See value stored in head/tail of queue
Closed this issue · 5 comments
Not sure if this is an anti-pattern towards what you guys have implemented. But I'd like to know if there's any reason as to why there's no functions such as get_head
, get_tail
for the Bounded
and Unbounded
queues?
I have a use case where I do not want to push an item onto the queue if said item was the last thing to be added. Hence the question.
Thanks!
Not sure if this is an anti-pattern towards what you guys have implemented. But I'd like to know if there's any reason as to why there's no functions such as
get_head
,get_tail
for theBounded
andUnbounded
queues?
It would be unsound to have these functions with the current implementation of concurrent-queue
. If get_tail
returned an &T
, when a simultaneous pop operation would make it so that reference is invalidated. This would only work if get_tail
took an &mut
reference, where the borrow checker can assert that the current user is the only one who has access to the queue.

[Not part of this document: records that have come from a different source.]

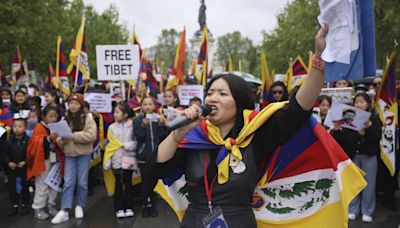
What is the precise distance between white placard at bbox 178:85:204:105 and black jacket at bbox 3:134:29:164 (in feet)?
11.2

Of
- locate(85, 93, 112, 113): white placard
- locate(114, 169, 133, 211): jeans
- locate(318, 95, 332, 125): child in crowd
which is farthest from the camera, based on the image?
locate(85, 93, 112, 113): white placard

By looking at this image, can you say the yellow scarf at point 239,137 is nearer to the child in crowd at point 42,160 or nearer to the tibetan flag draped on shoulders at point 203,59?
the child in crowd at point 42,160

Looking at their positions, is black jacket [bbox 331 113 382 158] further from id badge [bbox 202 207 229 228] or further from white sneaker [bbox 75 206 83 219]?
white sneaker [bbox 75 206 83 219]

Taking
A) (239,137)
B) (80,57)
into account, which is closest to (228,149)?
(239,137)

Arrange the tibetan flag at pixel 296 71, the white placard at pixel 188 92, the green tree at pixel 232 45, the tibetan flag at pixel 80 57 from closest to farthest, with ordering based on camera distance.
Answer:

I would accept a PR adding methods to handle queue operations in an &mut
way.
I have a use case where I do not want to push an item onto the queue if said item was the last thing to be added. Hence the question.
It might be worth it to de-duplicate the item at the point where it's popped, i.e. keep a copy of the item on hand and then ignore a pop()
if it's equal to the last item. If your workload doesn't involve a lot of synchronization, a Mutex<VecDeque>
would also be an option.
Appreciate your reply!
If get_tail returned an &T, when a simultaneous pop operation would make it so that reference is invalidated.
Oh, that actually makes a lot of sense, now that you said it.
I would accept a PR adding methods to handle queue operations in an &mut way.
I'd like to try that, will attempt to submit a draft PR for one of the queues! In this case we're talking about adding get_tail
and get_head
, each function receiving &mut self
and returning the value in the queue, correct? Should it be a Result<T>
or just the value T
? (Maybe a result in case the queue is empty)
It might be worth it to de-duplicate the item at the point where it's popped, i.e. keep a copy of the item on hand and then ignore a pop() if it's equal to the last item.
Yep, that also makes sense. For now, I can live with duplicates, it was more a matter of premature optimization on my end. But if I can get the get_tail
and get_head
methods to work that would be ideal!
Personally, I think something like an iterator that returns a mutable reference to an element is preferable to this. (like FuturesUnorded::iter_mut)
Yep, agree this seems like a bit of an anti-pattern. Will close the PR linked to it.
On another note, something I'd like to see is a circular queue of fixed size. But perhaps this should be another issue.
I'll close this for now and I'll reopen if I ever come around implementing an iterator.